Your day rate calculation: Add up your annual gear costs, insurance, editing software, website, and desired income. Divide by your expected billable days (usually 80–120 per year for a full-time freelancer). That is your minimum day rate before tax.
Most photographers also charge licensing fees separately from shoot fees — particularly for commercial work. If a brand wants to use your image in a national advertising campaign, that usage right is worth significantly more than the shoot itself. Research licensing before you quote for commercial jobs.
Finding and Keeping Clients
The best freelance photographers build businesses primarily on referrals and repeat clients. But you have to build the pipeline first:
- Instagram — still the most effective portfolio platform for photographers. Post consistently in your niche. Use location tags and business-relevant hashtags.
- Google Business Profile — essential for local photography work. Reviews and local SEO drive consistent enquiries.
- Direct outreach — email marketing directors, social media managers, and small business owners directly. One real connection beats 100 cold enquiries.

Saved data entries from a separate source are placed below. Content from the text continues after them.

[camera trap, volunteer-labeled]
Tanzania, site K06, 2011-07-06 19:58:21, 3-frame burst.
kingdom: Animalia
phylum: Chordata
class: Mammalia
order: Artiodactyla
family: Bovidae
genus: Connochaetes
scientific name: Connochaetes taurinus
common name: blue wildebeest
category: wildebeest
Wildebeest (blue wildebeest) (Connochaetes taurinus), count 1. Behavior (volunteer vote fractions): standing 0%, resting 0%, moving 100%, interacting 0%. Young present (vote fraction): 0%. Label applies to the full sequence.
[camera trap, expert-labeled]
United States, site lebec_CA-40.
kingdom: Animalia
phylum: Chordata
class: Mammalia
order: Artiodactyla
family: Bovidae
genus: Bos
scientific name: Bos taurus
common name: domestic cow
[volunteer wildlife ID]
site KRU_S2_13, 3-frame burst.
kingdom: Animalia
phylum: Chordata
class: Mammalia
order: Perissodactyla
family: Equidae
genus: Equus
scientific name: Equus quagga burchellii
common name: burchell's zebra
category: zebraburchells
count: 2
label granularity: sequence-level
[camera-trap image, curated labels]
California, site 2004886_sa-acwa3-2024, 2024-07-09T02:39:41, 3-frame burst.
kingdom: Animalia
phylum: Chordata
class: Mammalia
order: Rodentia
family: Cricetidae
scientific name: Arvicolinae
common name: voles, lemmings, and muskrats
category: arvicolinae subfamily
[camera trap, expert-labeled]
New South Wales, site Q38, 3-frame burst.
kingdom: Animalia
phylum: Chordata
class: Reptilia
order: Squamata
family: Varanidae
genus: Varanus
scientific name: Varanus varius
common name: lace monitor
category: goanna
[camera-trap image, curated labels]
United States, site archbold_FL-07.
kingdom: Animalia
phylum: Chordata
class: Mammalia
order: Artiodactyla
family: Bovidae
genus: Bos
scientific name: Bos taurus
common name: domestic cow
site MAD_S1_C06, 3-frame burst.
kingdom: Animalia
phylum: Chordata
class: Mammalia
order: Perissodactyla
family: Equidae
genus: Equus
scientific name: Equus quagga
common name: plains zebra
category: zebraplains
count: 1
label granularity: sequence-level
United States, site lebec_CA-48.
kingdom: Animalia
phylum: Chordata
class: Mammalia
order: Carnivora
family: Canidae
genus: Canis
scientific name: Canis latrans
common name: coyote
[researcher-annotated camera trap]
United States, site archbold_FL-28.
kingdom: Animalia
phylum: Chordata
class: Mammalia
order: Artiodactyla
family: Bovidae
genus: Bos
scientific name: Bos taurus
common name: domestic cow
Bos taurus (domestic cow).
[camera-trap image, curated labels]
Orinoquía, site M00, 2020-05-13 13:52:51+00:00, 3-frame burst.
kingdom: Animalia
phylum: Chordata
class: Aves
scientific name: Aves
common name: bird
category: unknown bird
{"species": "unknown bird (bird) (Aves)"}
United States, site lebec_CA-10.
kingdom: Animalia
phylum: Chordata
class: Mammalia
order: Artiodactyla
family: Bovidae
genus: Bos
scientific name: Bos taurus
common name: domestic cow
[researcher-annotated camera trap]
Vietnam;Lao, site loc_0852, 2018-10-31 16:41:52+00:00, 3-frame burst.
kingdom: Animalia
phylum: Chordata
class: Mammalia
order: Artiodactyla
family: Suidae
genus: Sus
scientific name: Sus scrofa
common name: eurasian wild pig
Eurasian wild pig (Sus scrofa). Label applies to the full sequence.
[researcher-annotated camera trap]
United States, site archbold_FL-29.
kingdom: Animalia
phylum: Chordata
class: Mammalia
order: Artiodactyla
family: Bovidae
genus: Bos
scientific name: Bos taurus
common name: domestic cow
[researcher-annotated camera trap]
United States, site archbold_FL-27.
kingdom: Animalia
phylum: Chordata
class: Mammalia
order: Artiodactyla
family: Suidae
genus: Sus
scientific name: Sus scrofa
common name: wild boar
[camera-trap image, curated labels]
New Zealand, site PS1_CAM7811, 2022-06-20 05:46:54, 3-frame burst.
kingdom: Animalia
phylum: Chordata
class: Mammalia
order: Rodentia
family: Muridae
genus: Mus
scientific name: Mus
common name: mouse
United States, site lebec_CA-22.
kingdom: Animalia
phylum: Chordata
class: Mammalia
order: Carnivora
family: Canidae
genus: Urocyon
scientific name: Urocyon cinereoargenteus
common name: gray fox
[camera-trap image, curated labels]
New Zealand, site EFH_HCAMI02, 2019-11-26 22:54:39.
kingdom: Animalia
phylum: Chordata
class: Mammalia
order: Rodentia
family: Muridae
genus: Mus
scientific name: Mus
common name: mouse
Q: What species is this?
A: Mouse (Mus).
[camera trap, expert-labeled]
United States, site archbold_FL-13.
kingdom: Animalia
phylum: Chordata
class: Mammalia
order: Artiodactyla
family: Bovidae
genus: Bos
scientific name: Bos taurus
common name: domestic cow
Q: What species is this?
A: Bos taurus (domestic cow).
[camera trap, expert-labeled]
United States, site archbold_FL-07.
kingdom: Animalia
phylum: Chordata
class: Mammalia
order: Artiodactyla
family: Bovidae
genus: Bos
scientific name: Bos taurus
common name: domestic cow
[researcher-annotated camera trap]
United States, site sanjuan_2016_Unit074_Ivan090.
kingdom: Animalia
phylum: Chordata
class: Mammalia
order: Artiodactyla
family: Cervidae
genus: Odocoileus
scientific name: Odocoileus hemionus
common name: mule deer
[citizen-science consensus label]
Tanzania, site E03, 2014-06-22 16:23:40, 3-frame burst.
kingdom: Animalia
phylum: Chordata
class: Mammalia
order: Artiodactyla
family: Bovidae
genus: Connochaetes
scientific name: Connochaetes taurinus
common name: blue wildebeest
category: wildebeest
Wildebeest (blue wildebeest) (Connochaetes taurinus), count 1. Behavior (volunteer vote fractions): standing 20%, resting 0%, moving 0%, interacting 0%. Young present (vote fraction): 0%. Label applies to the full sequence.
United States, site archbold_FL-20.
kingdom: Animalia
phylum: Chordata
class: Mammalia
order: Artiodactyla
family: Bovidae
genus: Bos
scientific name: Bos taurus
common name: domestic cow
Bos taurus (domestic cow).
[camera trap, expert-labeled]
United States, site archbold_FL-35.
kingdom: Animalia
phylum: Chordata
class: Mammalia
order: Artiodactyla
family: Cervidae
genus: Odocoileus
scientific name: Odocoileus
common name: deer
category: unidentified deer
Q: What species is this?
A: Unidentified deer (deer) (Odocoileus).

- Stock libraries — passive income from Shutterstock, Getty, and Adobe Stock will not replace client work, but it offsets costs and keeps your work in front of buyers.
APPLY THIS THIS WEEK
- Pick your niche. Write it in one sentence: "I photograph [type of work] for [type of client] in [location]."
- Identify the 10 best images you have ever taken in your chosen niche. These become your portfolio.
- Set up a simple portfolio website if you do not have one. Squarespace or Format — done in a day.
- Identify 5 local businesses that would benefit from your niche photography. Reach out to one today.